Usually it is a firewall or security software problem on the PC, but it can also be a networking issue. Both the TiVo and PC must be in the same subnetwork. You can verify this by checking their IP addresses and verifying that they match except for the last number group and by attempting to ping the TiVo from the PC. If both of those work and the pings have no missing packets, then it is still probably a security software issue. Check for VPN programs that might have hidden firewalls that you didn't account for.

If you can't ping, then it is possible that a wireless connected TiVo has drifted to a neighbor's network because it was not set up with a unique SSID, or perhaps there is wireless interference causing the discovery beacon packets to get dropped. Trying a different channel on your wireless router can help with that.

Good luck,

CuriousMark


----------



## mrjam2jab (Jul 23, 2004)

unplug...then re-plug in the adapter at the back of the tivo....if its not easy to get to then just restart the tivo....possible the adapter just lost its connection


----------



## qcpw256 (Jun 17, 2005)

Well I have verified both IP addresses of my two tivos' and they are 192.168.1.??? (Note: the ??? is different since they both have their uniquie three digits and my laptop is 192.168.1.XXX ... again it is on its own last three digits different than the Tivos. Both Tivos are still connected to the internet and I can transfer video between the two tivos but I can't get my laptop to appear in the list that will transfer to the Tivos. I have also restarted the tivos and I have unplugged the usb network adaptor...

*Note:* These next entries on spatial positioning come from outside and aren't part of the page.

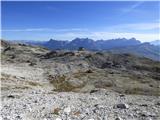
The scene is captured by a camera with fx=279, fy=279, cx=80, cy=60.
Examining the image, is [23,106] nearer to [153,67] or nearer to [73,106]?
[73,106]

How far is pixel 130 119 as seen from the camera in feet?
78.9

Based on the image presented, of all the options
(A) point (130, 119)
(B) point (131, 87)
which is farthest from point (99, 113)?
(B) point (131, 87)

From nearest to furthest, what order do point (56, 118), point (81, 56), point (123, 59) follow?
point (56, 118) < point (123, 59) < point (81, 56)

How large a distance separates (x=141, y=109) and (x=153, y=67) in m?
72.2

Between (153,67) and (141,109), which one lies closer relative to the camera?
(141,109)

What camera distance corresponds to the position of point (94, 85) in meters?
60.7

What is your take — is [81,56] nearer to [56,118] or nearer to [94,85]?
[94,85]

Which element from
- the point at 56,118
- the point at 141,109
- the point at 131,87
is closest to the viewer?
the point at 56,118

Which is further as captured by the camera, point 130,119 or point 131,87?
point 131,87

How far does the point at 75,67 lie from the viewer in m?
91.8

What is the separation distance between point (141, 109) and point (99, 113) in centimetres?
480

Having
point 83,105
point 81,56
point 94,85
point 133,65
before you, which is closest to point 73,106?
point 83,105

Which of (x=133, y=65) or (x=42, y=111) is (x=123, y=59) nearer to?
(x=133, y=65)

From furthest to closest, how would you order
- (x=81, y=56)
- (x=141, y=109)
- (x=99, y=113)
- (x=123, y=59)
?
(x=81, y=56) → (x=123, y=59) → (x=141, y=109) → (x=99, y=113)
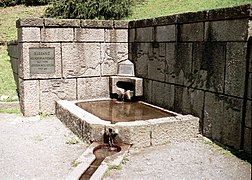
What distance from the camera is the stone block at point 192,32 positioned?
607 cm

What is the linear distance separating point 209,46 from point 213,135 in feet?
5.32

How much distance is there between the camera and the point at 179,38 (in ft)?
22.2

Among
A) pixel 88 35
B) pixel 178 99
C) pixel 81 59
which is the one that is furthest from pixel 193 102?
pixel 88 35

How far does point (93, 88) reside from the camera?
861cm

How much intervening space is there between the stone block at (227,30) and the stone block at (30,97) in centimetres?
429

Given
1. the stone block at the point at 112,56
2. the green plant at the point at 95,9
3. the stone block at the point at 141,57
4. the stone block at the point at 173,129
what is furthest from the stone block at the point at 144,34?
the green plant at the point at 95,9

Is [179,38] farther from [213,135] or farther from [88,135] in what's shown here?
[88,135]

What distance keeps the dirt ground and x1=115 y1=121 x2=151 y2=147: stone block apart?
0.14 meters

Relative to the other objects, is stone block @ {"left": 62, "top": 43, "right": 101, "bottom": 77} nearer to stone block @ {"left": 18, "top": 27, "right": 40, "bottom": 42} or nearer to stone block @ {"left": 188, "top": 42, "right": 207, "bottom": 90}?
stone block @ {"left": 18, "top": 27, "right": 40, "bottom": 42}

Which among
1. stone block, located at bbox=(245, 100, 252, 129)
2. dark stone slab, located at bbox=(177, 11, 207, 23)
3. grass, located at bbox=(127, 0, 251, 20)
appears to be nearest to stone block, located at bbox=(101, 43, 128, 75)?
dark stone slab, located at bbox=(177, 11, 207, 23)

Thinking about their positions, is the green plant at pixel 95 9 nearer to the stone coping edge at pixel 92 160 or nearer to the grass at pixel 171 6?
the grass at pixel 171 6

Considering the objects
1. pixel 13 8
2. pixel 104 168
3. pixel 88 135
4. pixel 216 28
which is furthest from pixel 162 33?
pixel 13 8

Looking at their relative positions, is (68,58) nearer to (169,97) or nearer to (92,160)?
(169,97)

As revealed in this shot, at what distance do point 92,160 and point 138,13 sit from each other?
942cm
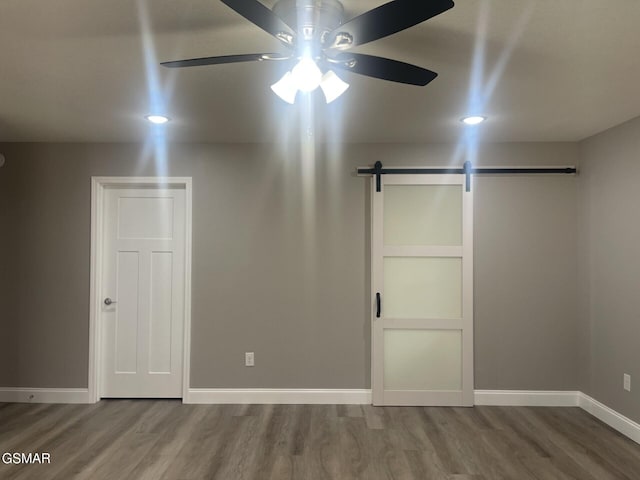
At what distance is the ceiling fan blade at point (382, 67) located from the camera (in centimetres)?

Anyone have any other suggestions?


----------



## qcpw256 (Jun 17, 2005)

I am back in business. I did some more hunting around and I did a test. I went to Music, Photos, and more within my Tivo Central area and I checked to see if my Photos and Music showed up on my TV screen. So that lead me to think that my Tivos can ping to my laptop but my laptop would not ping to my Tivos.... 

So I got to thinking that the problem is that the laptop was making the connection to the router but the router was not letting the laptop pass to the Tivo's...

I then connected to the router and opened up some ports 
Ports to open on Router:
TCP 37,443,2190, 4430,7287, 7288, 8000,8080-8089, 
UDP 123, 2190

And then for sure it works.... I am back in business...

Hope this information helps someone else out in the future.


----------